What is needed, he said, is sequencing-based genome-wide association studies. "What you ideally would want to do is take thousands of people with a complex genetic disease and thousands of people without one, sequence their entire exomes, and look for hotspots of accumulation of rare variants in certain regions of the genome [of cases vs. controls, where] the specific variants look like they have some sort of functional consequences."
"Then, the next time a person comes through the door, you can start to informatically stratify the loci that you see variants in ... based on sequencing all these genomes."
I think Stephan is under-estimating the sample sizes required for these studies to be effective - we're talking hundreds of thousands of whole genomes, at least - but the overall message is on-target, and it's not good news for personal genomics customers expecting to find out what their genome means right now. It's going to take a long time and a tremendous amount of work before de novo functional prediction becomes a reliable proposition.
Of course, that's not going to stop personal genomics companies from staking out claims in the sequencing arena, and from offering risk predictions from rare variants - however provisional and imperfect - to customers. 23andMe has long expressed interest in a sequencing approach, although co-founder Linda Avey is coy about the company's ambitions in the In Sequence article:
"23andMe is closely following the next-generation sequencing field and will offer an expanded service when the data quality, balanced by the cost, of these offerings meets our criteria," said Linda Avey, co-founder of 23andMe, in an e-mail message. Once the company decides to include sequencing analysis in its service, "we will examine any and all sequencing companies in determining which would work best with our platform," she said.
Navigenics will apparently be offering whole-exome sequencing (analysis of the protein-coding regions of all genes in the genome) some time next year, and complete genome sequencing at some stage after that. You can bet that 23andMe's desire to remain at the lead of the personal genomics industry will ensure that Navigenics will not be alone; at the same time, the whole-genome sequencing services offered by industry pioneer Knome and other emerging players will be dropping to affordable levels.

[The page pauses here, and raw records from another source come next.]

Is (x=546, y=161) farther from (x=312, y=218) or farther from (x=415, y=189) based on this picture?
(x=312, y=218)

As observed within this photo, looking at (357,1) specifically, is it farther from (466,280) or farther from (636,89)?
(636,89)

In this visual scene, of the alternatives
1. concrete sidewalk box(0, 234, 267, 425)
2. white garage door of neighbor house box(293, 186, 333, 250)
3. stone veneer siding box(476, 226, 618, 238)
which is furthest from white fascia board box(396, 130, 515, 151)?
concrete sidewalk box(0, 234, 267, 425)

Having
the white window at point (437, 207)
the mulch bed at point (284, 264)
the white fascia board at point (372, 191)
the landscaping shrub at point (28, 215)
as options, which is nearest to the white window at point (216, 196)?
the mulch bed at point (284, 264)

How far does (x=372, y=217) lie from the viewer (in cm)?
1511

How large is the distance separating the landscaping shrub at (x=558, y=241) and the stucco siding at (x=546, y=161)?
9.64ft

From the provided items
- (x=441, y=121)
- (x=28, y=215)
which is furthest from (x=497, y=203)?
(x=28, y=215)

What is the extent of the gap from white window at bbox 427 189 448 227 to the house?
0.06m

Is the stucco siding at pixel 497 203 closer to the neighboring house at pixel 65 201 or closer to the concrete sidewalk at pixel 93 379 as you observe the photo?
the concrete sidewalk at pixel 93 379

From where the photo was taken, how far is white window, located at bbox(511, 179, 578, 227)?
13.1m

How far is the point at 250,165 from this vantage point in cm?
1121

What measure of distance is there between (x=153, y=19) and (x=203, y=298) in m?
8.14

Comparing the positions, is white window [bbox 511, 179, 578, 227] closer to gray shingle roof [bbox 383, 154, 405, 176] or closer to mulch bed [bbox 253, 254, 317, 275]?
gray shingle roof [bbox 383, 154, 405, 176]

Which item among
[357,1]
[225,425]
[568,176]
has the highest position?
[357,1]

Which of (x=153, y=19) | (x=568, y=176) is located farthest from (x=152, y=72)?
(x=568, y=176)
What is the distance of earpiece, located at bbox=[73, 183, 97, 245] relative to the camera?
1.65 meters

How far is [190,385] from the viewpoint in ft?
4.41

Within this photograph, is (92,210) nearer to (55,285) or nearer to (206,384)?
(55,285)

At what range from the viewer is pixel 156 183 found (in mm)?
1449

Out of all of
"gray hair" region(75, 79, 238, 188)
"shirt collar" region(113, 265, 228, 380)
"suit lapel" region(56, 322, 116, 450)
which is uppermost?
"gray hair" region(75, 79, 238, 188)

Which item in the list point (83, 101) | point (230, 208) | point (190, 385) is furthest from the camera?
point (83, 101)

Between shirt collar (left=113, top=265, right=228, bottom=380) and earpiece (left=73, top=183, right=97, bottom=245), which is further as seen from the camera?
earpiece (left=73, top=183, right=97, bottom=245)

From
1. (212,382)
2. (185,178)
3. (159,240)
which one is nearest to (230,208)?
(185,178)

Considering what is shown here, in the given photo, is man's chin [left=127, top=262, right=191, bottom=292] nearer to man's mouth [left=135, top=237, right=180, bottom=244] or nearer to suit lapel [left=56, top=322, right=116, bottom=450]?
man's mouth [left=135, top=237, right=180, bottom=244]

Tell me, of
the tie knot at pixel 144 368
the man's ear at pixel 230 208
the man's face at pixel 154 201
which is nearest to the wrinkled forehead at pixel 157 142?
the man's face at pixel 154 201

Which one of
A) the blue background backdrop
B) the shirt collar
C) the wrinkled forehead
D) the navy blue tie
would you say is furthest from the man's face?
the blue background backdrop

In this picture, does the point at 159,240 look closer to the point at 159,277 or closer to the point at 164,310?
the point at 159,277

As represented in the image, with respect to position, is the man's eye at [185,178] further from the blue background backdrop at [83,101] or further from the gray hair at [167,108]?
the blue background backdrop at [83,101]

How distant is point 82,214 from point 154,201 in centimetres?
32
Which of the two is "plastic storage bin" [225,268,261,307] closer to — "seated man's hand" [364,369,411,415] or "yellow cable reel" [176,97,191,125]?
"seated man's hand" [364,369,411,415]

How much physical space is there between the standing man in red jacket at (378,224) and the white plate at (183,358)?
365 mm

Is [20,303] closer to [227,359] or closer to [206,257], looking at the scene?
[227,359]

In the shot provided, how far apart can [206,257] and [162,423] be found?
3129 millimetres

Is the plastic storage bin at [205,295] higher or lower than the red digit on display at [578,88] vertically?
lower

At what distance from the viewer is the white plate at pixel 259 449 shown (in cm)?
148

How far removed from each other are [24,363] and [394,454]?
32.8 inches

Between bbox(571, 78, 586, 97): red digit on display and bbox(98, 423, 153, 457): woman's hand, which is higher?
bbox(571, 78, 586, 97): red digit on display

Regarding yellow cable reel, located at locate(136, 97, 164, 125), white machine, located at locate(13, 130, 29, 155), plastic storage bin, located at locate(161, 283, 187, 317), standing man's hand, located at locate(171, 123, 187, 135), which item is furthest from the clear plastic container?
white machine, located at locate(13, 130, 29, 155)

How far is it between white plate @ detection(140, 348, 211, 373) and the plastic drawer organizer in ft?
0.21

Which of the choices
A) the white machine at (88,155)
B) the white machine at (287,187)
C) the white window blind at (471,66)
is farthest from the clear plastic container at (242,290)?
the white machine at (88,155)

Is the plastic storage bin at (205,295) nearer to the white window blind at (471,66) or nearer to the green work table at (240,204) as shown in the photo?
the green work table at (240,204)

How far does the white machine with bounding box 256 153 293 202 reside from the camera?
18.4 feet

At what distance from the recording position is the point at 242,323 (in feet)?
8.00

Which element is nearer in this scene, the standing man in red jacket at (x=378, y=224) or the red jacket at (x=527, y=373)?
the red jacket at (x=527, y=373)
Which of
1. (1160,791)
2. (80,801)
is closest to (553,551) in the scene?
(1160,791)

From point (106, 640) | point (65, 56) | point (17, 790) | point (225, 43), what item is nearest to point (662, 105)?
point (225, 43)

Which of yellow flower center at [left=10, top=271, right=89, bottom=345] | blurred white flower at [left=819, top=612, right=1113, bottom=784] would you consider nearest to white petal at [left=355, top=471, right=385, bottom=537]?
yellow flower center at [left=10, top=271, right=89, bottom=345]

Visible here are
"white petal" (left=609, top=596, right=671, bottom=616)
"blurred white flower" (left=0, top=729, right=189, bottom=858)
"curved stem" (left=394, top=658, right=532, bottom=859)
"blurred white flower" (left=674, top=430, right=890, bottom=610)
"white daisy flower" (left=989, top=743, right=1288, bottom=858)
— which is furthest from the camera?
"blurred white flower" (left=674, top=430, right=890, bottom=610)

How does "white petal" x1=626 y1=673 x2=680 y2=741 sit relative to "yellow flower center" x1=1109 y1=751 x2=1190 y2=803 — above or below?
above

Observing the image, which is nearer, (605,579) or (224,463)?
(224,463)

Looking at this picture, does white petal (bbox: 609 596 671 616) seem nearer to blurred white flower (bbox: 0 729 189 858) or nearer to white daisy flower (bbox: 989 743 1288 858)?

When you throw in the current obscene rate of change in the sequencing technology sphere, this is likely to turn into a chaotic and fascinating race.
Let's not forget that thus far, all the the SNPs found to be associated with diseases are only markers in LD with the actual Causal Variants. No matter how much fine mapping you actually conduct are your SNPs of interest, sequencing is the most efficient way to finding these causal variants.